Ulm / SWP 05.08.2015
Bei massiven Entzündungen im Lungengewebe hilft Kortison. Uni-Biologen haben Interessantes über dessen therapeutische Wirkung herausgefunden.

Schocklunge! Wenn der Notarzt am Unfallort diese Diagnose stellt, gilt es keine Zeit zu verlieren. Sonst droht der Erstickungstod. Wassereinlagerungen führen zu Ödemen in der Lunge und damit zu Kurzatmigkeit und rasselnden Atemgeräuschen. Auslöser sind massive Entzündungsreaktionen, durch die Lungengewebe zerstört wird. Therapiert wird diese Lungenverletzung mit künstlicher Beatmung und der Gabe von entzündungshemmendem Kortison.

Biologen der Uni Ulm haben nun herausgefunden, über welche molekulargenetischen Mechanismen Kortison seine entzündungshemmende Wirkung entfaltet. "Bei der akuten Lungenverletzung kommt es zur massiven Infiltration der Lungenbläschen mit Leukozyten. Der Entzündungshemmer Kortison sorgt dafür, dass die Barrierefunktion der Gefäßinnenwand wiederhergestellt wird. Die Entzündungsreaktionen klingen ab", sagt Prof. Jan Tuckermann. Der Leiter des Instituts für Molekulare Endokrinologie der Tiere und seine Mitarbeiterin Dr. Sabine Vettorazzi machten dabei zwei erstaunliche Entdeckungen.

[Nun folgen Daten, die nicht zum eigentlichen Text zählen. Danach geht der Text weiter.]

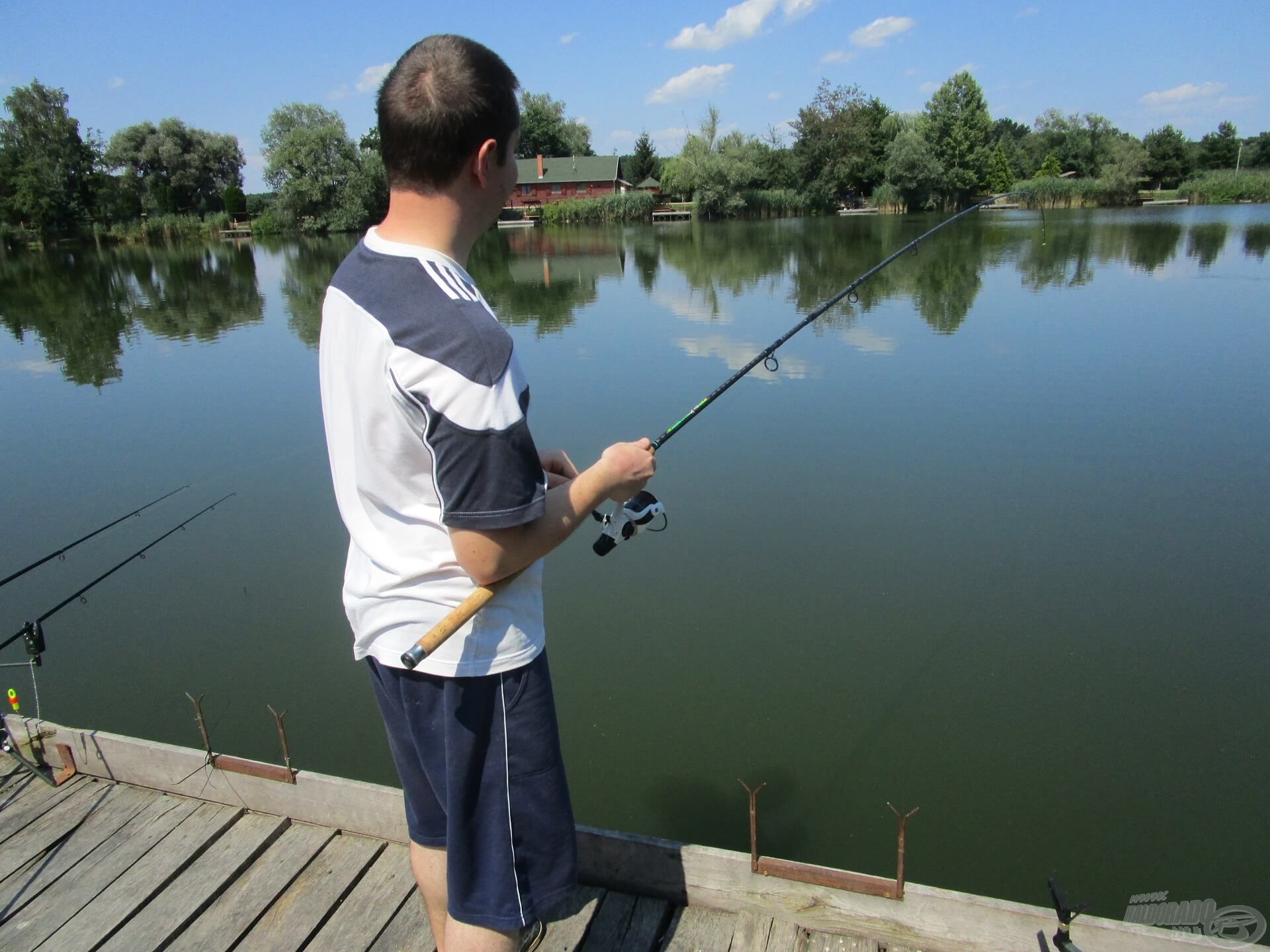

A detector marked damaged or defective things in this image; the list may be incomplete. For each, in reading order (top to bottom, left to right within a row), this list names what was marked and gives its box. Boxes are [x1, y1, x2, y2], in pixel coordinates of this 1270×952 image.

rusty metal stake [267, 705, 296, 787]
rusty metal stake [736, 777, 762, 878]
rusty metal stake [889, 807, 919, 904]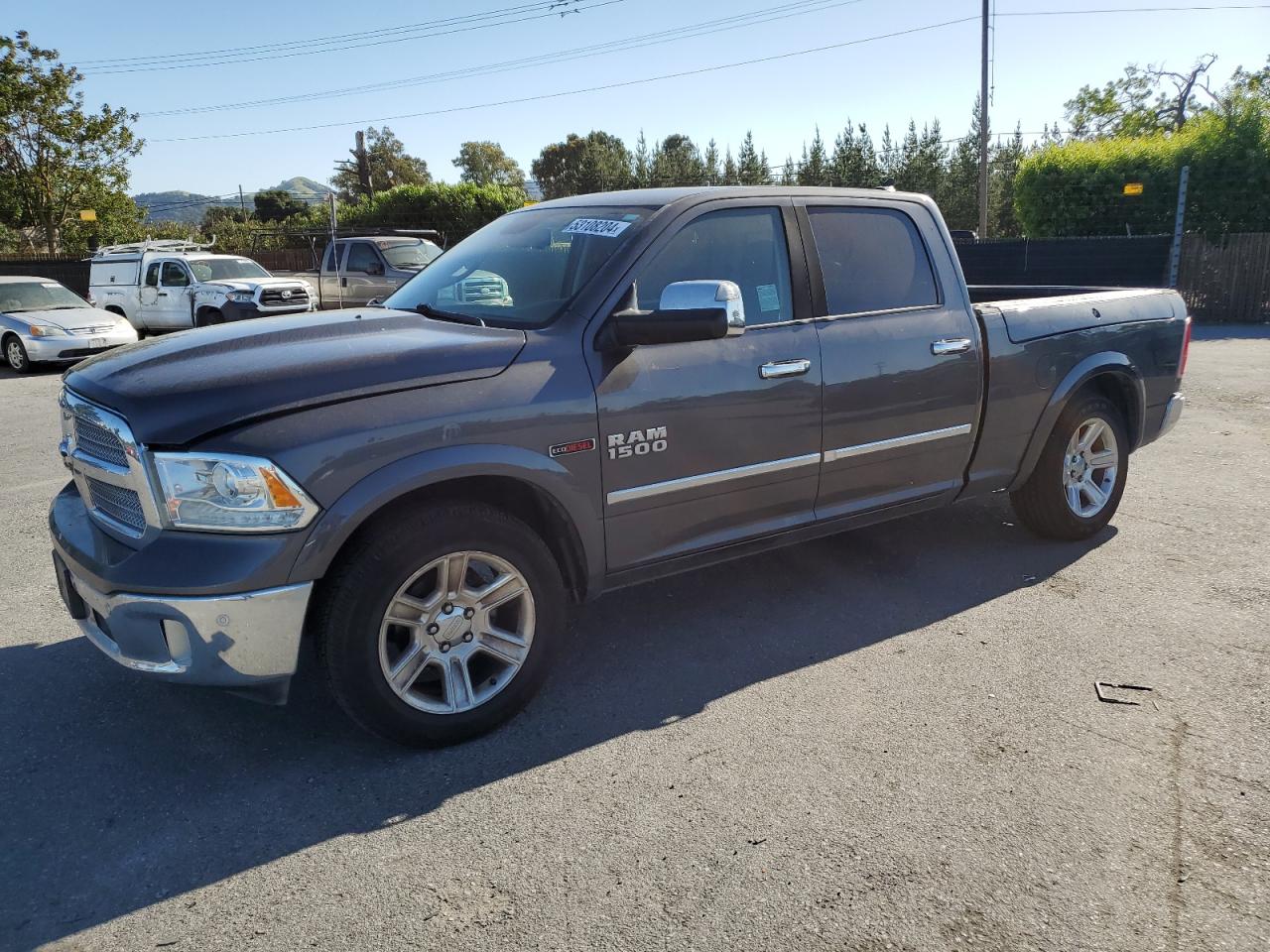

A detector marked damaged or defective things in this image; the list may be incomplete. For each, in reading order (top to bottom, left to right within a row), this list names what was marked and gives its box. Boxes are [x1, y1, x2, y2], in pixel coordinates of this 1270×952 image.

cracked hood [65, 311, 524, 448]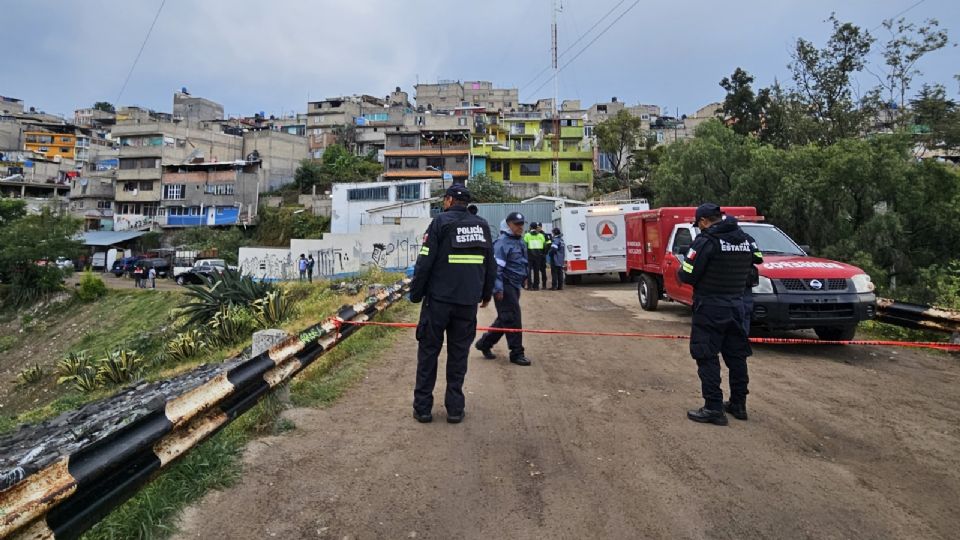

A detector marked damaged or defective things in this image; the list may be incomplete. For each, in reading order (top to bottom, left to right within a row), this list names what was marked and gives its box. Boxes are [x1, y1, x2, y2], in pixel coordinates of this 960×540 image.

rusty guardrail [0, 278, 408, 540]
rusty guardrail [876, 298, 960, 336]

Zum einen zeigte sich, dass die Wirkung des Kortisons über Makrophagen vermittelt wird. "Die eigentlich als Fresszellen bekannten Immunzellen spielen damit eine Schlüsselrolle bei der Entzündungshemmung", sagt Vettorazzi. "Für uns völlig überraschend stellte sich zudem heraus, dass hierbei Signalwege aktiviert werden, die bisher eigentlich für ihre entzündungsfördernde Wirkung bekannt waren."